A cura della Redazione

Ucciso per errore a 19 anni perché confuso con un'altra persona. I carabinieri arrestano due uomini. Uno di questi sparò colpendo a morte il giovane e ferendo un minorenne. 

Questa mattina a Casoria i militari del Comando Provinciale di Napoli hanno dato esecuzione ad un’ordinanza di custodia cautelare in carcere emessa dal G.I.P. del Tribunale di Napoli, su richiesta della Direzione Distrettuale Antimafia della Procura partenopea, nei confronti di due soggetti, C. S., gravemente indiziato di estorsione aggravata dal metodo mafioso e T. R., ritenuto responsabile di due episodi estorsivi aggravati dal metodo mafioso (di cui uno tentato e uno consumato), nonché dell’omicidio di Antimo Giarnieri avvenuto l'8 luglio 2020 del tentato omicidio di un soggetto minorenne rimasto nell’occasione ferito al fianco sinistro.

L'omicidio fu perpetrato nella III Traversa di via Castagna a Casoria, comunemente nota come “Parco Smeraldo” e, sin dalle prime attività investigative, la vicenda ha presentato agli inquirenti i classici tratti di un agguato connotato dal carattere mafioso.

Quella sera, difatti, il killer scese da una vettura guidata da una persona allo stato ignota, esplodendo all’indirizzo di un gruppo di persone lì presenti 8 colpi di pistola calibro 7.65, di cui 4 colpirono Giarnieri provocandone la morte e uno attinse il minorenne, scampato fortuitamente alla morte. 

Le indagini condotte dal Nucleo Investigativo di Castello di Cisterna e coordinate dalla D.D.A. di Napoli hanno permesso di accertare che il reale obiettivo del killer fosse un altro soggetto fatalmente scambiato per l’incensurato Giarnieri, risultato invece estraneo a dinamiche delinquenziali.

Il grave fatto di sangue, secondo gli elementi raccolti, va inquadrato in una violenta contrapposizione tra fazioni della criminalità organizzata in lotta per il controllo della piazza di spaccio del “Parco Smeraldo”, luogo in cui si è consumato il delitto.

In particolare al presunto sicario, individuato dalle investigazioni in corso quale soggetto gravemente indiziato per l’agguato presso il parco Smeraldo, oltre ad essergli contestato l’uso di armi, viene contestata anche l’aggravante del metodo mafioso, in quanto avrebbe agito per agevolare l’attività e gli scopi criminali del gruppo camorristico di cui è referente territoriale Salvatore Barbato (alias “Totore O’ Can”), elemento ritenuto contiguo al clan “Moccia” e allo stato detenuto per estorsione aggravata dal metodo mafioso, nonché allo scopo di affermare il controllo di quest’ultimo sul territorio.

Nel corso delle attività investigative sono stati inoltre contestati ai due arrestati due episodi di natura estorsiva, di cui uno tentato e uno consumato, ai danni di altrettanti spacciatori del luogo che, per poter continuare nella loro illecita attività di spaccio, erano costretti a versare una quota imposta dal clan, altro elemento sintomatico della volontà di imporre un controllo capillare del territorio attraverso il cosiddetto racket sull’attività di spaccio.

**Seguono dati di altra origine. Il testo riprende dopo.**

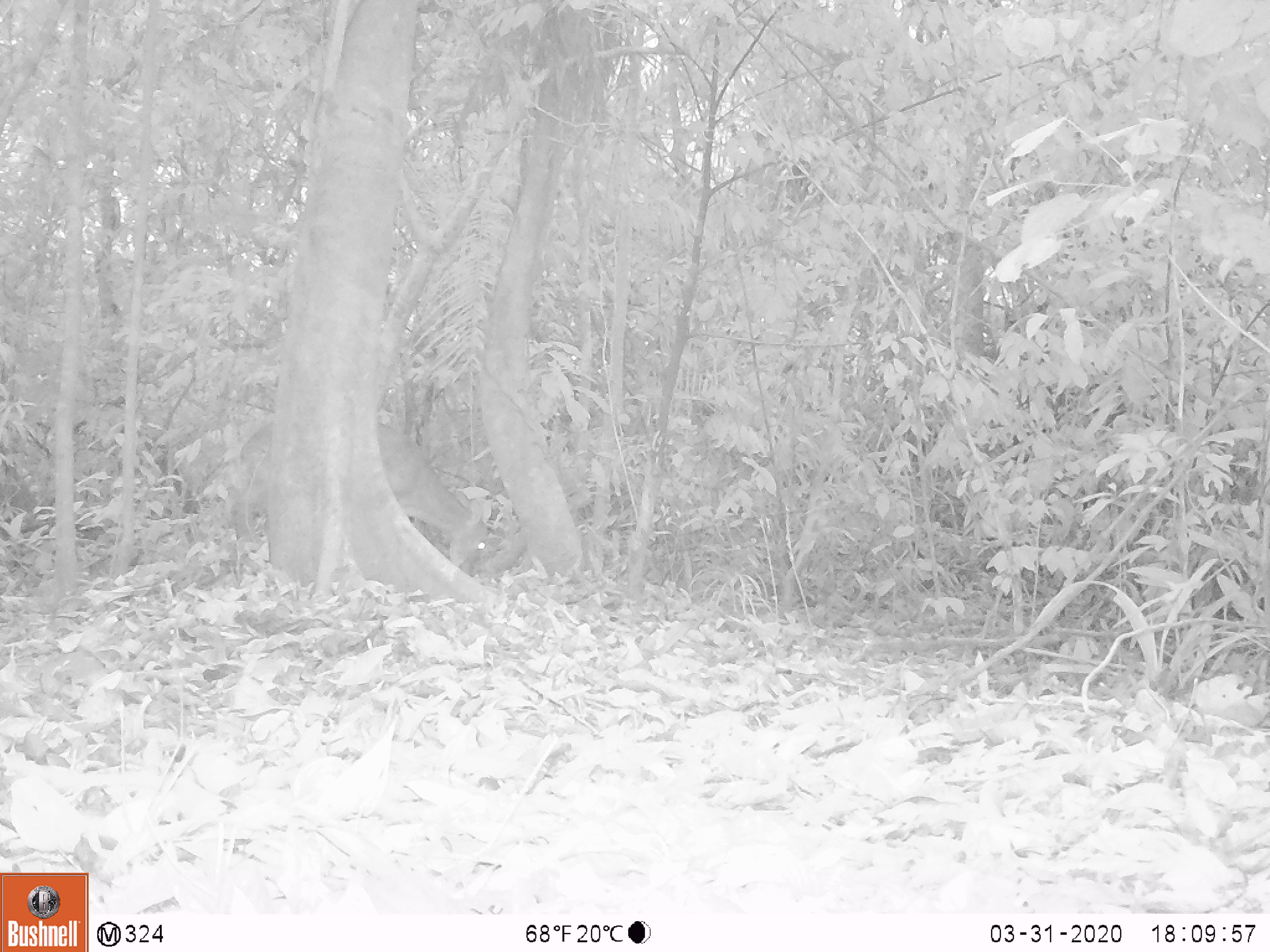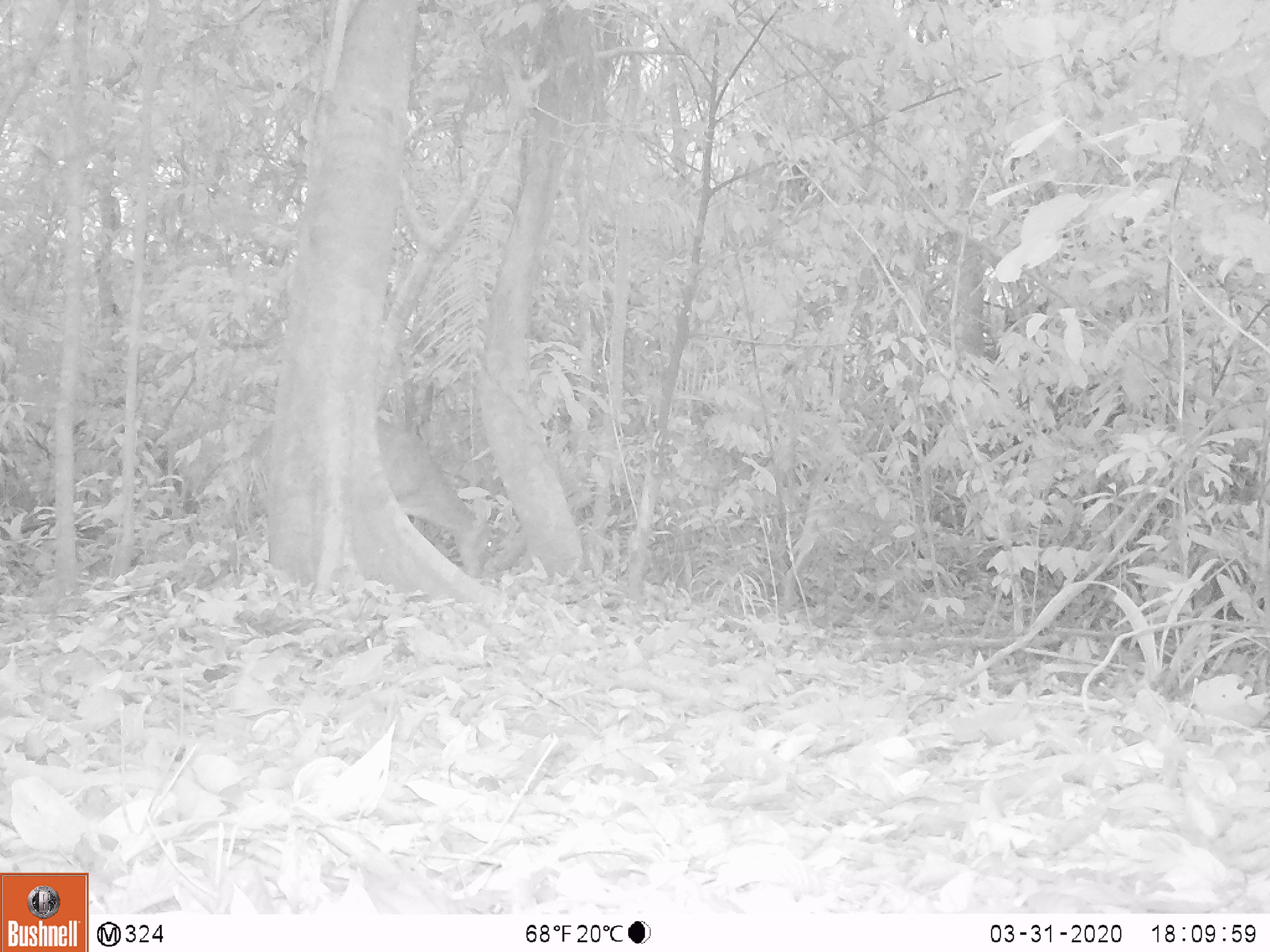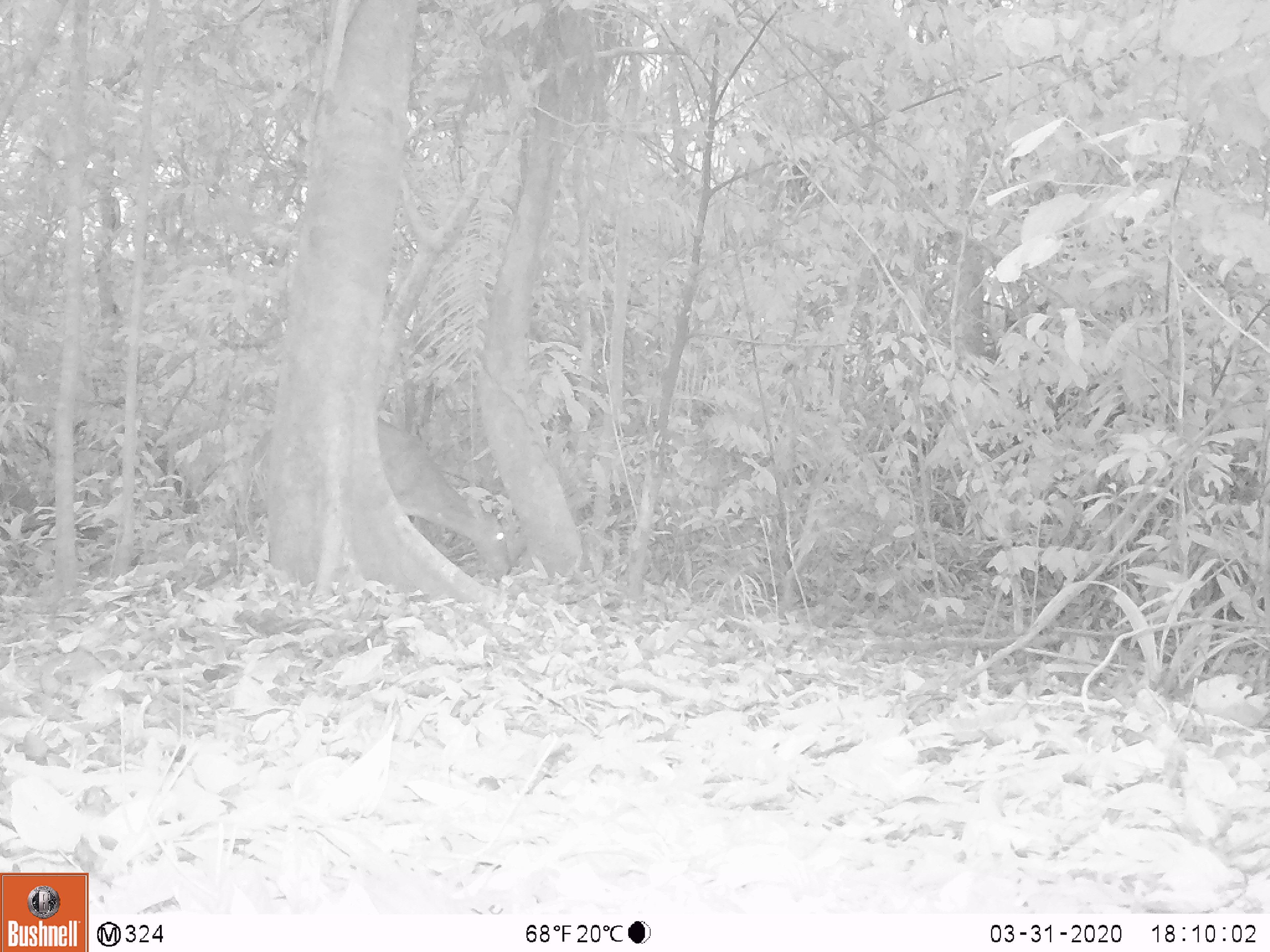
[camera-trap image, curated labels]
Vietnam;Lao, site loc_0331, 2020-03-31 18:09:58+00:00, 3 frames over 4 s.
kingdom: Animalia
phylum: Chordata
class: Mammalia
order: Artiodactyla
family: Cervidae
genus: Muntiacus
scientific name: Muntiacus vuquangensis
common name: large-antlered muntjac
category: large antlered muntjac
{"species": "large antlered muntjac (large-antlered muntjac) (Muntiacus vuquangensis)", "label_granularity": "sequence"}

La violenza e la ferocia mostrata dal killer si palesa poi nella circostanza da cui risulta che lo stesso, in uno degli episodi contestatigli, aveva strappato parte del padiglione auricolare ad una vittima minacciandolo “di fare il bravo, perché ora ci siamo io e Totore O’Cane”.

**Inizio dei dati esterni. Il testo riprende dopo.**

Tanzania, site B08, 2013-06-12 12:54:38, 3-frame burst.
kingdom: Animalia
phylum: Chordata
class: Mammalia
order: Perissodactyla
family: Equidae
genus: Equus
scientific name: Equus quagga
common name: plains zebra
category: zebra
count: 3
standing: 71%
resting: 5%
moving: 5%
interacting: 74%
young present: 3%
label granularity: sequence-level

Nella seconda estorsione poi I due indagati si facero consegnare la somma di 500 euro quale quota mensile imposta dal clan da un soggetto ristretto agli arresti domiciliari, ricorrendo anche alla violenza fisica per costringerlo a consegnare il denaro, il tutto dinanzi alla moglie della vittima, anch’essa aggredita brutalmente nel mentre cercava di reagire a difesa del marito.